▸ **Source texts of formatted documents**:
■ ■ ■ ■ ■

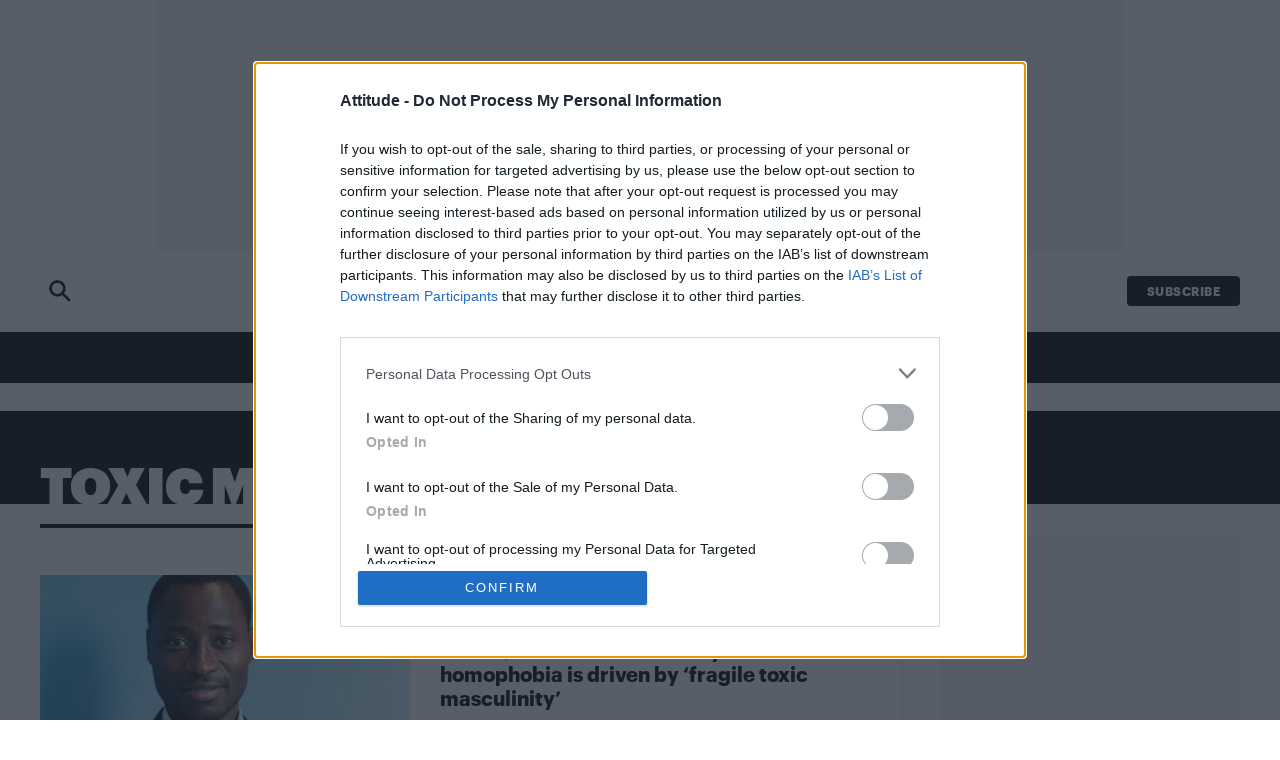

--- FILE ---
content_type: application/javascript; charset=UTF-8
request_url: https://a.teads.tv/page/121578/tag
body_size: 496
content:
(function(w, d) {
  try {
    d = w.top.document || d; w = w.top.document ? w.top : w;
  } catch (e) {}
  var ttag = function() {
    w.teads.page(121578).placement(131942, {slider: {allow_corner_position: true, allow_top_position: true}, "css":"max-width:550px; margin:0px auto 20px;","format":"inread","slot":{"btf":false,"selector":".at-article__body .pp-content__body > p","minimum":5}}).serve();
  };
  if (w.teads && w.teads.page) { ttag(); }
  else if (!w.teadsscript) {
    var s = document.createElement('script');
    s.src = 'https://static.teads.tv/static/master/media/format/v3/teads-format.min.js';
    s.async = true; s.onload = ttag; w.teadsscript = d.getElementsByTagName('head')[0].appendChild(s);
  } else {
    w.teadsscript.addEventListener('load', ttag);
  }
})(window, document);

■ ■ ■ ■ ■

▸ **WORK ORDER**:
Could you repeat, exactly and with nothing added, the lines from the top of the entries above through the line that holds "var ttag = function()", leaving out any pictures?

▸ **EXPECTED OUTPUT**:
--- FILE ---
content_type: application/javascript; charset=UTF-8
request_url: https://a.teads.tv/page/121578/tag
body_size: 496
content:
(function(w, d) {
  try {
    d = w.top.document || d; w = w.top.document ? w.top : w;
  } catch (e) {}
  var ttag = function() {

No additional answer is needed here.